Extract:

Stan manual LDA model with trivial data reporting all divergent samples

I’m trying to get the LDA model to work that’s in the Stan manual. I’m using the exact same mode with the exception that I’m feeding in data as a matrix containing 0 values rather than the long vector used on the manual. The data is one-hot with 70% of the observations occurring in feature 10 and 30% of observations with a 1 on the feature #25. For the life of me I can’t figure out how to make this stable. I know that in chapter 17.3 of the manual there is discussion around not using Stan for mixtures. However, both Gelman’s blog and chapter 17.5 of the Stan manual seem to indicate that this would work. Am I missing something conceptually, or am I coding this incorrectly?

Below is the data injection and Stan modeling in case it points out something I’m doing wrong. Thanks!

library(rstan)
library(shinystan)
rstan_options(auto_write = TRUE)

Brief 1: Copy out the passage of the post from "Below is the" to "rstan_options(auto_write = TRUE)".
Brief 2:
Using the post, answer each of the following:
(a) What percentage of observations occur in feature 10?
(b) Which chapter of the Stan manual discusses not using Stan for mixtures?
(c) Which two R libraries are loaded in the code?
Nothing in the listing has any bearing on the work with the post.

Collected material:
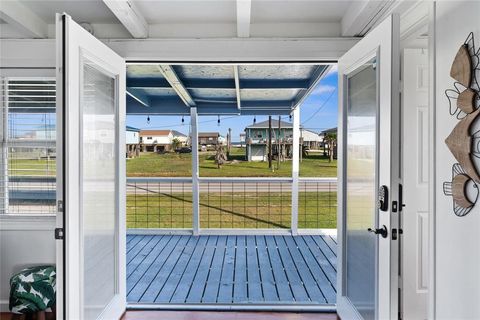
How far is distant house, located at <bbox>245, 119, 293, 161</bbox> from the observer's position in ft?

Worked solution 1:
Below is the data injection and Stan modeling in case it points out something I’m doing wrong. Thanks!

library(rstan)
library(shinystan)
rstan_options(auto_write = TRUE)

Worked solution 2:
(a) 70%
(b) Chapter 17.3
(c) rstan and shinystan